→ **Task item**
Return the lines below exactly, from the first one through the line that has "if (e.origin === 'https://duncumcentersolutions.com')". Leave out everything after it.

(Data shown)

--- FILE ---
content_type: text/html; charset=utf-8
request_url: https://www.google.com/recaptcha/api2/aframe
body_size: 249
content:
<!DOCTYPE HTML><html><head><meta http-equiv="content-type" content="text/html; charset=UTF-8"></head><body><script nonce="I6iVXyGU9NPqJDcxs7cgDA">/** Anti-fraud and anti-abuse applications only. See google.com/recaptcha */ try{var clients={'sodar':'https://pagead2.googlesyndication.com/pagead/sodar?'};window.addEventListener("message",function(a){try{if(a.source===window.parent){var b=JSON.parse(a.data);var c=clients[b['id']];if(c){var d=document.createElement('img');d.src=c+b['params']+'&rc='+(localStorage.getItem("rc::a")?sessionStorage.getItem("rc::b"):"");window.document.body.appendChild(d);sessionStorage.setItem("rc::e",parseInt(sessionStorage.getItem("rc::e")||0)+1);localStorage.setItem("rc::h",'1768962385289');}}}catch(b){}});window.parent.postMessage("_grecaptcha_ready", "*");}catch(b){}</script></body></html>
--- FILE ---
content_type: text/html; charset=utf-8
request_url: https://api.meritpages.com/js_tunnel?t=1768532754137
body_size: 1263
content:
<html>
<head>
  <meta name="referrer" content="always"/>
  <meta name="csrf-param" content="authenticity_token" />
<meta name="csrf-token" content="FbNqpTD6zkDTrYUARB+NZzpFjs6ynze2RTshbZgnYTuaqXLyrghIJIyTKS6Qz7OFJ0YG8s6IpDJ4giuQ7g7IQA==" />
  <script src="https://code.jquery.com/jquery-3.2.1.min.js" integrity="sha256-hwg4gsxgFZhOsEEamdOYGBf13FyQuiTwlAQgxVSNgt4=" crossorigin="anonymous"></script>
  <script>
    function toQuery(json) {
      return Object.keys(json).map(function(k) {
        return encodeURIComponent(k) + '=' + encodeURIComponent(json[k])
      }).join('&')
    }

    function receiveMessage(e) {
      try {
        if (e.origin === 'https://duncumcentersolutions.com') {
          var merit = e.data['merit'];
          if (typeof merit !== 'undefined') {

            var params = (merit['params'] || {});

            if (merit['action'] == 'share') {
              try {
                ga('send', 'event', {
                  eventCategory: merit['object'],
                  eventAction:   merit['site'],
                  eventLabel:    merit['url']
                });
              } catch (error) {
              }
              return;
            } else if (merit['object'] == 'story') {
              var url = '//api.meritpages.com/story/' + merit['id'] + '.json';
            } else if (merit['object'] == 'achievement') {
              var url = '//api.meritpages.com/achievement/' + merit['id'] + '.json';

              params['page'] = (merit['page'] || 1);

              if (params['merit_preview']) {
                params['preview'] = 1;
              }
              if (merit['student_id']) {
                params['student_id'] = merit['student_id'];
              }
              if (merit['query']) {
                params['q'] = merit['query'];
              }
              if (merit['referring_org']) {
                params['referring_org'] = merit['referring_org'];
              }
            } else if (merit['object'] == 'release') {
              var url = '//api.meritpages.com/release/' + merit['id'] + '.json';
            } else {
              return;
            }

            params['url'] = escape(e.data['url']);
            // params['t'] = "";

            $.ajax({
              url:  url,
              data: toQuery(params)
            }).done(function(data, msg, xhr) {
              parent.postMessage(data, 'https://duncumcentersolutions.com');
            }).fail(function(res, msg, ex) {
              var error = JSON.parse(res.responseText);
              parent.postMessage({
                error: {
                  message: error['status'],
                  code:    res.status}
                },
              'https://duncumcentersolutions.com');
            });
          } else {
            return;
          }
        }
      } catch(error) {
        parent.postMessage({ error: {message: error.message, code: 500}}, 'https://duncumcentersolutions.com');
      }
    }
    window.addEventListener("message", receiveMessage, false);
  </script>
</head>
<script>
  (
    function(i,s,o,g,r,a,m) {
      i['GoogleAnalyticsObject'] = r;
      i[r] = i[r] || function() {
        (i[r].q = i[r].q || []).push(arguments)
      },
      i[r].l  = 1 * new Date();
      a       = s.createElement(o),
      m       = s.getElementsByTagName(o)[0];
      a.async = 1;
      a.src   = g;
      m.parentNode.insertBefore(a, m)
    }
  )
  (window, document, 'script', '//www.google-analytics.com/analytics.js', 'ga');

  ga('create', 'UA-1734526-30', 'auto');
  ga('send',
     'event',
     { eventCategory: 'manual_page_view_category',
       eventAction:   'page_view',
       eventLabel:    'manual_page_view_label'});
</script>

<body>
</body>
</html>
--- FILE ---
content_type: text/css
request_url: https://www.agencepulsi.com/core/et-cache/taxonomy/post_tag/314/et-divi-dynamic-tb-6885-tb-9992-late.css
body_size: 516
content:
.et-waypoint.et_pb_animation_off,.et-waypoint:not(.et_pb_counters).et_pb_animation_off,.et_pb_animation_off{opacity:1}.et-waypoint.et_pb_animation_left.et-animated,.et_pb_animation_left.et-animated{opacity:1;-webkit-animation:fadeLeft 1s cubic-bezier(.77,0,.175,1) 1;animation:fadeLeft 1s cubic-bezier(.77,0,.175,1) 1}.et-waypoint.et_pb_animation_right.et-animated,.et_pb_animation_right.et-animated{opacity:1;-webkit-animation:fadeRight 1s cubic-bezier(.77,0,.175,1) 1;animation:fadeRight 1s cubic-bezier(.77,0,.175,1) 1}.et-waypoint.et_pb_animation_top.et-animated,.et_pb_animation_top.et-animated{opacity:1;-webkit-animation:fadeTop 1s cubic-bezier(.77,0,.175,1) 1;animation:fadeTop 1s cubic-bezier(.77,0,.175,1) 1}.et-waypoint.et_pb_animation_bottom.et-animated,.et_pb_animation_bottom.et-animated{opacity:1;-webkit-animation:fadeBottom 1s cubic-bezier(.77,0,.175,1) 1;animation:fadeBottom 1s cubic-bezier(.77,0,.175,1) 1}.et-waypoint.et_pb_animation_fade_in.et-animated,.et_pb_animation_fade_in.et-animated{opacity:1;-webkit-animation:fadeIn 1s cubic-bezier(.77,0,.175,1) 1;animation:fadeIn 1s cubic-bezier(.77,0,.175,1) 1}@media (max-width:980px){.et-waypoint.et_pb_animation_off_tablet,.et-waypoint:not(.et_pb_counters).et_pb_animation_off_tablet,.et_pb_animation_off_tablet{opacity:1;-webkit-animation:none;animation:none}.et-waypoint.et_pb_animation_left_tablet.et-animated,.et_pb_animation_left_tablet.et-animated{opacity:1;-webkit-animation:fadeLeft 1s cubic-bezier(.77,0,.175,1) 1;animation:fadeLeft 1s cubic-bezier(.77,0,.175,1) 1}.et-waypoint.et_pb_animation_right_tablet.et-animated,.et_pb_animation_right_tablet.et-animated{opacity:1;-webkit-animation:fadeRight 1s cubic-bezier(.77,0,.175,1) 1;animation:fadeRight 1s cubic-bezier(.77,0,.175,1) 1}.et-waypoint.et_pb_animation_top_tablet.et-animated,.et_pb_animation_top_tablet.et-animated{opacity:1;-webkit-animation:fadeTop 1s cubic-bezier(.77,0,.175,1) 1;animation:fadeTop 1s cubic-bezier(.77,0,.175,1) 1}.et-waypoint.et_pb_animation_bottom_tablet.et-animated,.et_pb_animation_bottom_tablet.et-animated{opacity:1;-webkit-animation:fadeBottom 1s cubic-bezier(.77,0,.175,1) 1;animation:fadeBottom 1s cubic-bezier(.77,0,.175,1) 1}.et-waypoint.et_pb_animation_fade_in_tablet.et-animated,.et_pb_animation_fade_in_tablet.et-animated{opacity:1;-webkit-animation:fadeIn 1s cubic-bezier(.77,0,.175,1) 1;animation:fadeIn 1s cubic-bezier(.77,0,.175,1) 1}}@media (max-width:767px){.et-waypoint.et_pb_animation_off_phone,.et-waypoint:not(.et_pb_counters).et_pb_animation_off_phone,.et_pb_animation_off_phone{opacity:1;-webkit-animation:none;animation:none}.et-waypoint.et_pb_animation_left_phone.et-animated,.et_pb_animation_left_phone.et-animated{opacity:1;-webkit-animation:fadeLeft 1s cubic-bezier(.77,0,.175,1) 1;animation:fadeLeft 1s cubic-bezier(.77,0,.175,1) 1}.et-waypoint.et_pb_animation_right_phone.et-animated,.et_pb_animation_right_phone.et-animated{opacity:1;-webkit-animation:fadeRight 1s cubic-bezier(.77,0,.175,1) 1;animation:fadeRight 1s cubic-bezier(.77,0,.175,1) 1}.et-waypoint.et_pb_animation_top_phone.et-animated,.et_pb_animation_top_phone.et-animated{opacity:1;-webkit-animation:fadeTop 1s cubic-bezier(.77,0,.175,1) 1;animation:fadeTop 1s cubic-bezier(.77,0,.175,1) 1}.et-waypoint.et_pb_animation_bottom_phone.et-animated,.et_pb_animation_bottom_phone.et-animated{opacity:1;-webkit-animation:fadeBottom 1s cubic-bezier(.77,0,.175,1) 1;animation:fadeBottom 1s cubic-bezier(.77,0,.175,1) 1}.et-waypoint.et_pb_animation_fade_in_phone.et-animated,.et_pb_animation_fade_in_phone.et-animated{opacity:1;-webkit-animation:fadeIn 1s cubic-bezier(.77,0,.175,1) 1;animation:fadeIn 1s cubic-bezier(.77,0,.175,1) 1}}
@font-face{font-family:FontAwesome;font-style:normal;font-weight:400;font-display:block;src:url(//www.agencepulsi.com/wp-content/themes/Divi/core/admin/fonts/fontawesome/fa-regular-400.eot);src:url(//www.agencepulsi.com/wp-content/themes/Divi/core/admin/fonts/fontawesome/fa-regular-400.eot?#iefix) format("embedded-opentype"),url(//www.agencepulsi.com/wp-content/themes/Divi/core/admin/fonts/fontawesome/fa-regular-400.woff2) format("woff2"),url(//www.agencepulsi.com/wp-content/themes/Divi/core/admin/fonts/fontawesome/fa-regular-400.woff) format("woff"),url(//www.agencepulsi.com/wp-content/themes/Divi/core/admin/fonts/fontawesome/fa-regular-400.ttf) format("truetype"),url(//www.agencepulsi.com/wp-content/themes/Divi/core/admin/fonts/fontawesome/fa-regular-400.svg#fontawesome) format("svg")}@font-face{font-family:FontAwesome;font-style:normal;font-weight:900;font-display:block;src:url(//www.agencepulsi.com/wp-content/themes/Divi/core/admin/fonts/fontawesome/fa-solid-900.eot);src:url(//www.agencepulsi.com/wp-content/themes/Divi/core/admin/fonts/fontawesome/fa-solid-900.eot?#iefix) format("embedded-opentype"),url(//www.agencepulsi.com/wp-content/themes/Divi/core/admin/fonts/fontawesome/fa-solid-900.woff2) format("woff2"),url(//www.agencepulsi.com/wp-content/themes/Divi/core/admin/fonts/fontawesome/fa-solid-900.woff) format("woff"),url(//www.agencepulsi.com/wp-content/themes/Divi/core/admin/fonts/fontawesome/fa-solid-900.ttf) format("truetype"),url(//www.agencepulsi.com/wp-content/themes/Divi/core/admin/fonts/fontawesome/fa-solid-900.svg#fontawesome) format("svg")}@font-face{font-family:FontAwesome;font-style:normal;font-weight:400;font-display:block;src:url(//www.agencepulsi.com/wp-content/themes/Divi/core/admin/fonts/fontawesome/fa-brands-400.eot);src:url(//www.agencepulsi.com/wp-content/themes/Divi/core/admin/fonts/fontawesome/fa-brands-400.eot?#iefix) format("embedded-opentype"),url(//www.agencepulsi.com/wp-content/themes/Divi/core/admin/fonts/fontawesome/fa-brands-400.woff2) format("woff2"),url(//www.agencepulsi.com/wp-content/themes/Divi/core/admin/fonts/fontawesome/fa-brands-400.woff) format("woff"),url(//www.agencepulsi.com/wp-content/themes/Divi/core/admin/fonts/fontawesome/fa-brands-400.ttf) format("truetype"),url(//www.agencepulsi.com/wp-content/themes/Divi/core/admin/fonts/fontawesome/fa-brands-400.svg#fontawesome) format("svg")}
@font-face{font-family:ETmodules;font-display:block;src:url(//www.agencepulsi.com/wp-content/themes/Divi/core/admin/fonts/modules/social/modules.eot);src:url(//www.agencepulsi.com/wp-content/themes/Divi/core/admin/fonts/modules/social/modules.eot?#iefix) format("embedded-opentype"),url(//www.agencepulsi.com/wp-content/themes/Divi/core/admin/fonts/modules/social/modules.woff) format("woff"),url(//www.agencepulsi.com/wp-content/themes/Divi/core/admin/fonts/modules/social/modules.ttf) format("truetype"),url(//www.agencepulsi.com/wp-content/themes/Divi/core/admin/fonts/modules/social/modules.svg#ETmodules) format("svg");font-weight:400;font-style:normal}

(End Data shown)

→ **Exercise output**
--- FILE ---
content_type: text/html; charset=utf-8
request_url: https://www.google.com/recaptcha/api2/aframe
body_size: 249
content:
<!DOCTYPE HTML><html><head><meta http-equiv="content-type" content="text/html; charset=UTF-8"></head><body><script nonce="I6iVXyGU9NPqJDcxs7cgDA">/** Anti-fraud and anti-abuse applications only. See google.com/recaptcha */ try{var clients={'sodar':'https://pagead2.googlesyndication.com/pagead/sodar?'};window.addEventListener("message",function(a){try{if(a.source===window.parent){var b=JSON.parse(a.data);var c=clients[b['id']];if(c){var d=document.createElement('img');d.src=c+b['params']+'&rc='+(localStorage.getItem("rc::a")?sessionStorage.getItem("rc::b"):"");window.document.body.appendChild(d);sessionStorage.setItem("rc::e",parseInt(sessionStorage.getItem("rc::e")||0)+1);localStorage.setItem("rc::h",'1768962385289');}}}catch(b){}});window.parent.postMessage("_grecaptcha_ready", "*");}catch(b){}</script></body></html>
--- FILE ---
content_type: text/html; charset=utf-8
request_url: https://api.meritpages.com/js_tunnel?t=1768532754137
body_size: 1263
content:
<html>
<head>
  <meta name="referrer" content="always"/>
  <meta name="csrf-param" content="authenticity_token" />
<meta name="csrf-token" content="FbNqpTD6zkDTrYUARB+NZzpFjs6ynze2RTshbZgnYTuaqXLyrghIJIyTKS6Qz7OFJ0YG8s6IpDJ4giuQ7g7IQA==" />
  <script src="https://code.jquery.com/jquery-3.2.1.min.js" integrity="sha256-hwg4gsxgFZhOsEEamdOYGBf13FyQuiTwlAQgxVSNgt4=" crossorigin="anonymous"></script>
  <script>
    function toQuery(json) {
      return Object.keys(json).map(function(k) {
        return encodeURIComponent(k) + '=' + encodeURIComponent(json[k])
      }).join('&')
    }

    function receiveMessage(e) {
      try {
        if (e.origin === 'https://duncumcentersolutions.com') {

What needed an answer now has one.